Ecological pathways to prevention: How does the SASA! community mobilisation model work to prevent physical intimate partner violence against women?

Type Journal Article - BMC public health
Title Ecological pathways to prevention: How does the SASA! community mobilisation model work to prevent physical intimate partner violence against women?
Author(s)
Volume 16
Issue 1
Publication (Day/Month/Year) 2016
URL http://bmcpublichealth.biomedcentral.com/articles/10.1186/s12889-016-3018-9
Abstract
Background
Intimate partner violence (IPV) against women is a global public health concern. While community-level gender norms and attitudes to IPV are recognised drivers of IPV risk, there is little evidence on how interventions might tackle these drivers to prevent IPV at the community-level. This secondary analysis of data from the SASA! study explores the pathways through which SASA!, a community mobilisation intervention to prevent violence against women, achieved community-wide reductions in physical IPV.

Methods
From 2007 to 2012 a cluster randomised controlled trial (CRT) was conducted in eight communities in Kampala, Uganda. Cross-sectional surveys of a random sample of community members, aged 18–49, were undertaken at baseline (n?=?1583) and 4 years post intervention implementation (n?=?2532). We used cluster-level intention to treat analysis to estimate SASA!’s community-level impact on women’s past year experience of physical IPV and men’s past year perpetration of IPV. The mediating roles of community-, relationship- and individual-level factors in intervention effect on past year physical IPV experience (women)/perpetration (men) were explored using modified Poisson regression models.

Results
SASA! was associated with reductions in women’s past year experience of physical IPV (0.48, 95 % CI 0.16–1.39), as well as men’s perpetration of IPV (0.39, 95 % CI 0.20–0.73). Community-level normative attitudes were the most important mediators of intervention impact on physical IPV risk, with norms around the acceptability of IPV explaining 70 % of the intervention effect on women’s experience of IPV and 95 % of the effect on men’s perpetration. The strongest relationship-level mediators were men’s reduced suspicion of partner infidelity (explaining 22 % of effect on men’s perpetration), and improved communication around sex (explaining 16 % of effect on women’s experience).
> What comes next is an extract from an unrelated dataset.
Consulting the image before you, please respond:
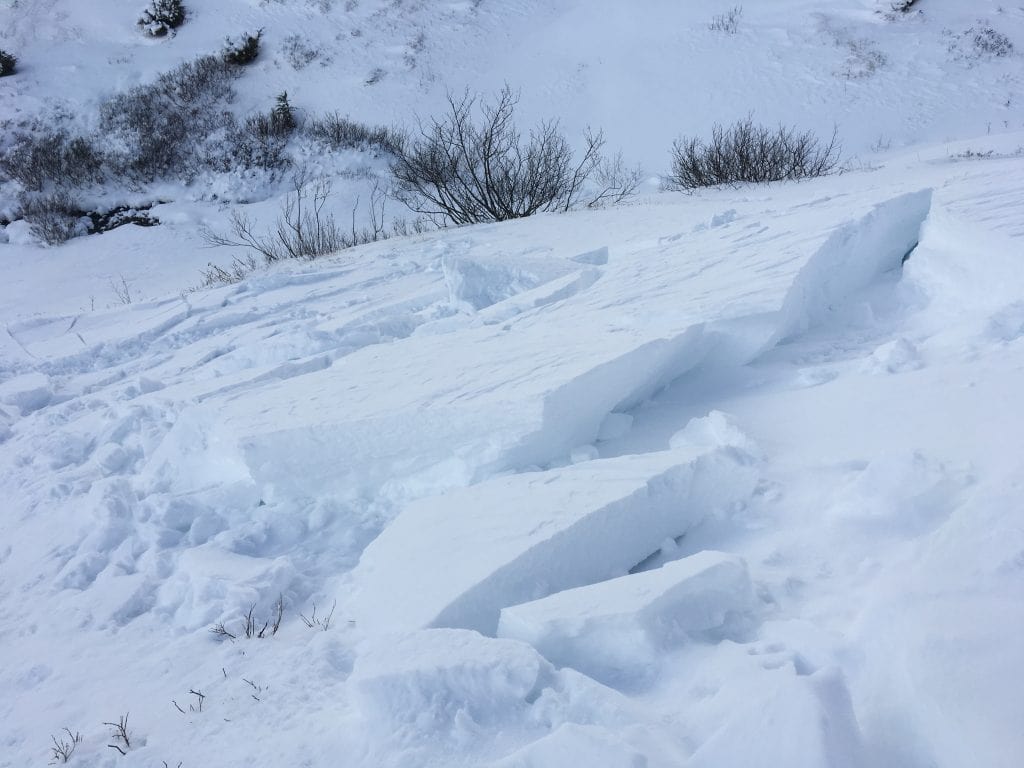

Reduced acceptability of IPV among men was the most important individual-level mediator (explaining 42 % of effect on men’s perpetration).

Conclusions
These results highlight the important role of community-level norm-change in achieving community-wide reductions in IPV risk. They lend strong support for the more widespread adoption of community-level approaches to preventing violence.